### Text excerpt

It will never die. I believe it will wax and wane over the years. Being incredibly anonymous and deregulated means it will always be a great place for the evil doers to manipulate the market and make money off of it. Because of that there will always be some people using it.
I think one of the biggest failings of cryptocurrency in general is that people view it as a replacement for cash or debit cards when in reality with how slow and expensive the transactions are it is more of a replacement for clearing houses. When you get money sent to your bank you can use it right away because the bank trusts you and provides that service but the money isn't truly there yet. You may have heard the phrase of "the check cleared" or something similar. It takes a long time for those processes to complete and crypto is faster than it.
Bitcoin's in the low $29kus region lately (up from $26kus), so it looks like it's going to keep going. Also, big real money investors are now pretty long on cryptocurrency, so there is a vested interest in keeping it around.

######
### Given information

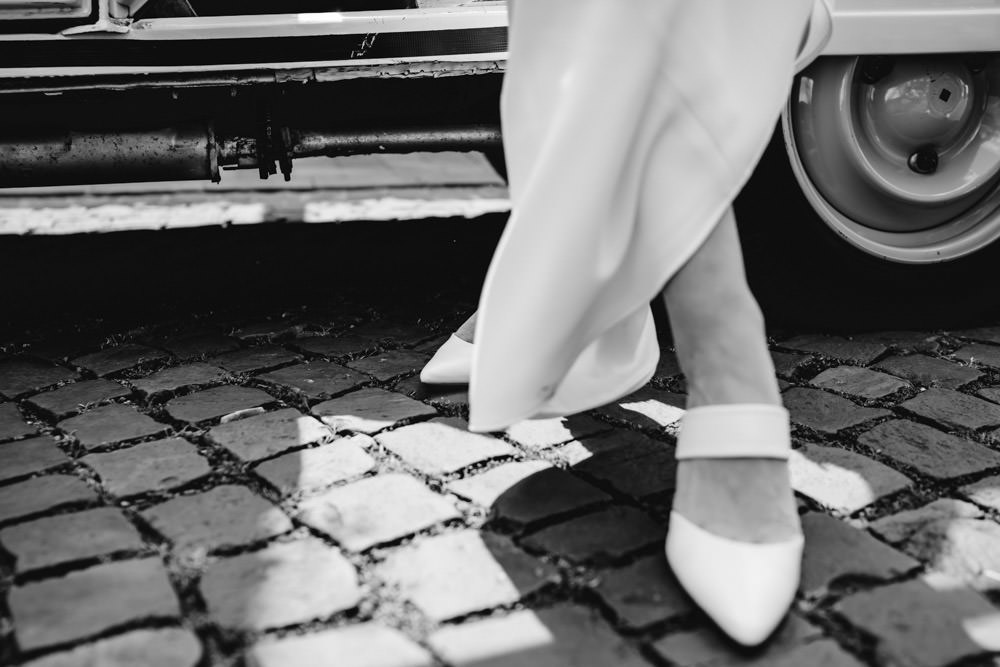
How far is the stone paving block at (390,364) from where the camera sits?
2146 millimetres

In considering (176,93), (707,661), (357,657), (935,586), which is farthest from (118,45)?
(935,586)

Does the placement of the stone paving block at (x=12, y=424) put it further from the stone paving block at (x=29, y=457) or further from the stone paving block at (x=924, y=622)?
the stone paving block at (x=924, y=622)

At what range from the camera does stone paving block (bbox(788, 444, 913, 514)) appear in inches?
60.6

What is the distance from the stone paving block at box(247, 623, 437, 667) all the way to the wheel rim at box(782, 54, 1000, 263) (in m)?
1.54

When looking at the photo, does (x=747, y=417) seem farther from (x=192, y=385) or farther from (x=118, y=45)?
(x=118, y=45)

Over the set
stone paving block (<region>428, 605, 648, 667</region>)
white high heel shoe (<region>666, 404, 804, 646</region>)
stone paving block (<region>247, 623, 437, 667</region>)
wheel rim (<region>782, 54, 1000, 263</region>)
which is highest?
wheel rim (<region>782, 54, 1000, 263</region>)

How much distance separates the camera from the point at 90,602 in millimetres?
1262

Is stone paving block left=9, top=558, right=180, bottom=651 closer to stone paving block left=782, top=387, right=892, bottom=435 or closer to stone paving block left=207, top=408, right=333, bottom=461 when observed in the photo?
stone paving block left=207, top=408, right=333, bottom=461

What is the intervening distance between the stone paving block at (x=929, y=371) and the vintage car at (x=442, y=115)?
240mm

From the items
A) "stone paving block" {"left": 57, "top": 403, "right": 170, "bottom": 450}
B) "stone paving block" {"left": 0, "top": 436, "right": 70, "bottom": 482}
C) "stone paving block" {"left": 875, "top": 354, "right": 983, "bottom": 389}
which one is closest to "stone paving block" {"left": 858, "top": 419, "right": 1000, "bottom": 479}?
"stone paving block" {"left": 875, "top": 354, "right": 983, "bottom": 389}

######

What is needed
Pick up the text about cryptocurrency after its final sentence and continue it in the same voice. The listing has nothing to do with the text about cryptocurrency.

Task output
Plus, you know, folks buying stuff on the black and grey markets with it. Wish I didn't have to mention drugs, but it's the easiest way to keep getting insulin for folks these days in addition to the usual recreational compounds.
I think the real problem with crypto, everyone and their mother has decided to make another stupid cryptos.... and most of them, are completely stupid. The only person profiting, is the person who created it and minted themselves a bunch of coins to hold onto until the value went up.
Don't get me wrong, I think crypto has its place. But, buying pizza at pizza hut isn't it.
as long as there are easily accessible networks with money on them there will be scammers to try and exploit them, this is no different than what we have seen with fiat, the biggest difference being that usually you have to use cash only to put out a shingle and be shady. Crypto allowed anyone to "look" legit and have easy access to settlement.
if anything people are learning WHY you want to at minimum control the ramps and ensure there are channels through which there can be trade using strong identity systems. next phase of crypto will look a bit more grown up as it will very likely be coming to the party as an enabler of multiple VRF style auth systems, helping break dependance on social login systems.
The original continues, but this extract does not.